¿Cuánto cuesta tumbar una página web?

Desde 4,6 euros, un particular puede contratar un ataque de denegación de servicios para mantener inutilizado el sitio web de una empresa
El pasado mes de octubre, miles de usuarios de internet de Estados Unidos amanecieron sin poder conectarse a Twitter, eBay, Spotify, Netflix o The New York Times. La causa fue un ataque masivo de denegación de servicios, conocido en el argot cibernético como DDoS, contra el proveedor de internet DynDNS que provocó interrupciones de hasta 11 horas en la actividad de estas plataformas. El incidente, uno de los más graves de la última década y que afectó a más de mil millones de clientes en todo el mundo, ha puesto de manifiesto el potencial desestabilizador y la relativa facilidad con la que los ciberdelincuentes pueden poner en jaque el funcionamiento de la Red.

En un artículo posterior al ataque, Bruce Schneier, uno de los gurús de la seguridad en internet, explicaba cómo incidentes de este tipo dirigidos contra las empresas que tienen a su cargo las infraestructuras básicas de internet son la mejor forma de "acabar" con la Red.

"Tirar abajo internet es muy difícil. No obstante, en los últimos meses vienen registrándose ataques dirigidos contra los principales DNS (Sistema de Nombres de Dominio) que preocupan. Si te cargas los DNS nadie puede resolver un dominio en una búsqueda, con lo cual no se puede acceder a una página web o al servicio de plataformas como, por ejemplo, Netflix o Skype. Pese a que hasta ahora no ha sucedido, si se tiran abajo estos sistemas internet puede sufrir un colapso", asegura Raúl Pérez, Global Presales Manager de la firma de ciberseguridad española Panda Security.

Los ataques DDoS constituyen una de las herramientas más populares del arsenal de los ciberdelincuentes. Además de ser una de las más rentables de las que disponen los hackers. Según un reciente informe de Kaspersky Lab, es posible lanzar un ataque de denegación de servicios con un coste mínimo de 6,5 euros por hora, mientras que para la empresa víctima los costes pueden llegar a supones miles o incluso millones de euros perdidos.

Low cost

"Los ataques DDoS se ofrecen como un servicio más en internet. Llegas a una web que puede tener la apariencia de un negocio lícito y en la que el cliente puede seleccionar el tipo de ataque que quiere lanzar y la víctima a la que va dirigido", señala Pedro García Villacañas, responsable de Preventa de Kaspersky Lab. En algunos casos, incluso se ofrecen programas de fidelidad que ofrecen recompensas y puntos por cada ataque realizado. La única diferencia con una empresa convencional es que no existe contacto o relación entre el proveedor y el cliente.

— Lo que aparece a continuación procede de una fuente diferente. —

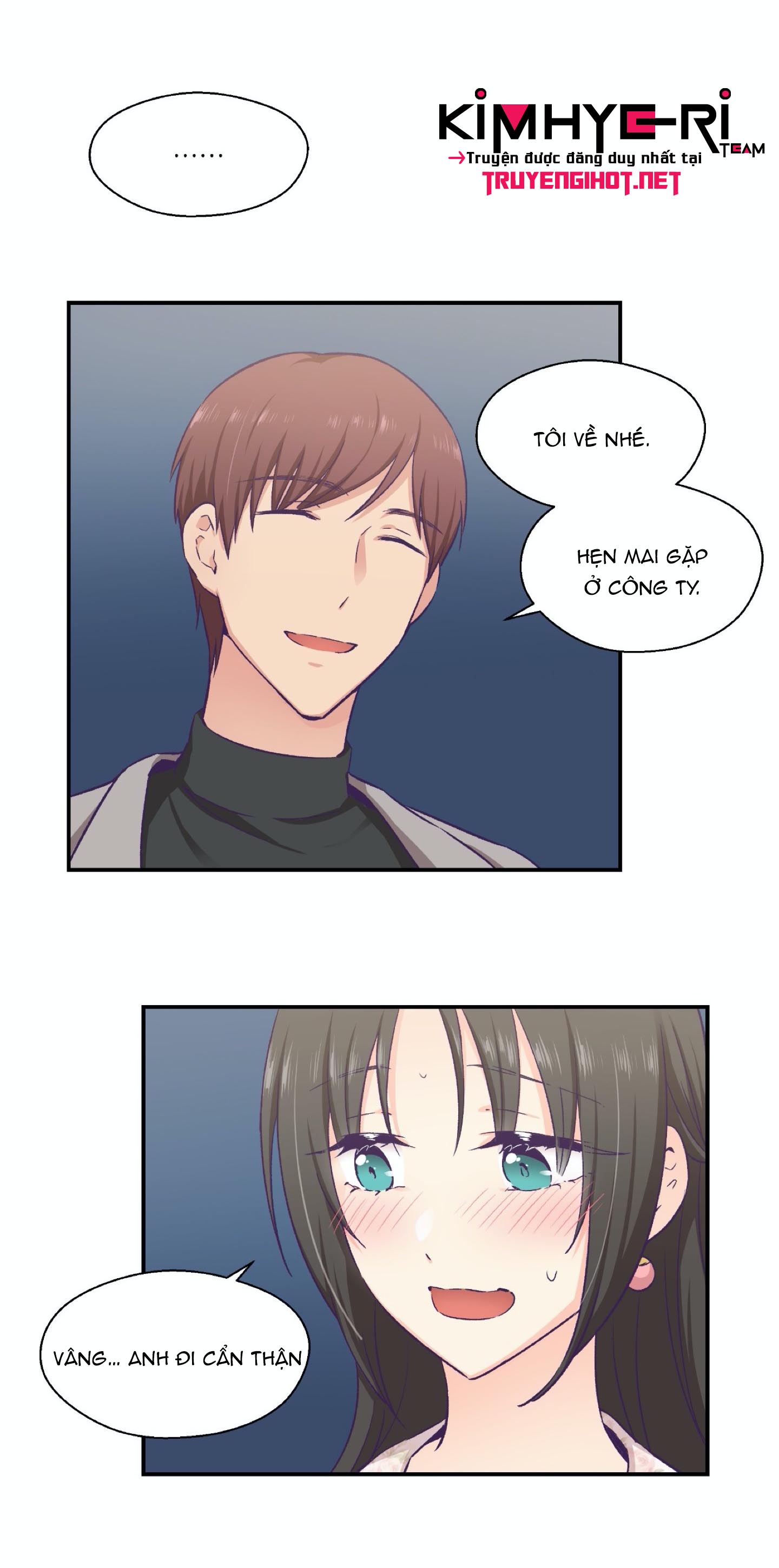 mềm mại tan chảy chapter 15 25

Para llevar a cabo estos ataques, explica Pérez, lo que hacen los ciberdelincuentes es "montar un pequeño ejército infectando 1.000, 2.000 o 20.000 ordenadores, formando un botnet -o red de bots-, cuyos servicios venden después". "Una web tiene un número limitado de visitantes que pueden acceder a la vez; si lo que quieren los atacantes es inutilizarla lo que hacen es enviarle a través de estos dispositivos infectados millones de visitas por segundo hasta que consiguen saturar el servidor", añade el experto de Panda Security.

En función del tipo de ataque y el destinatario, el precio oscila entre los 4,6 euros por cinco minutos de duración hasta los más de 370 euros por un incidente de 24 horas. No obstante, existen muchos factores que pueden incidir en el coste del servicio. Por ejemplo, un botnet construido sobre dispositivos del Internet de las Cosas, como cámaras o frigoríficos, es más barato que uno en base a servidores ya que sus niveles de protección son más bajos. Otros elementos a tener en cuenta son la duración de los ataques y la ubicación del cliente. Normalmente, los ataques sobre webs de habla inglesa son más caros que ataques similares sobre sitios de lengua rusa.

Precio medio: 23 euros

El precio medio está en los 23 euros, según datos de Kaspersky Lab, y el coste aproximado por hora de un incidente con un bonet de 1.000 PC es de 6,5 euros. Esto significa que los cibercriminales que organizan ataques de denegación de servicios logran un beneficio de 16 euros por euro invertido. Un margen que ya desearían muchas empresas.

El objetivo de estos ataques, apunta el experto de Kaspersky, va desde "perjudicar la imagen de la empresa, al sabotaje o la venganza personal. Incluso se pueden organizar como medida de distracción mientras se busca realizar un robo de información mayor".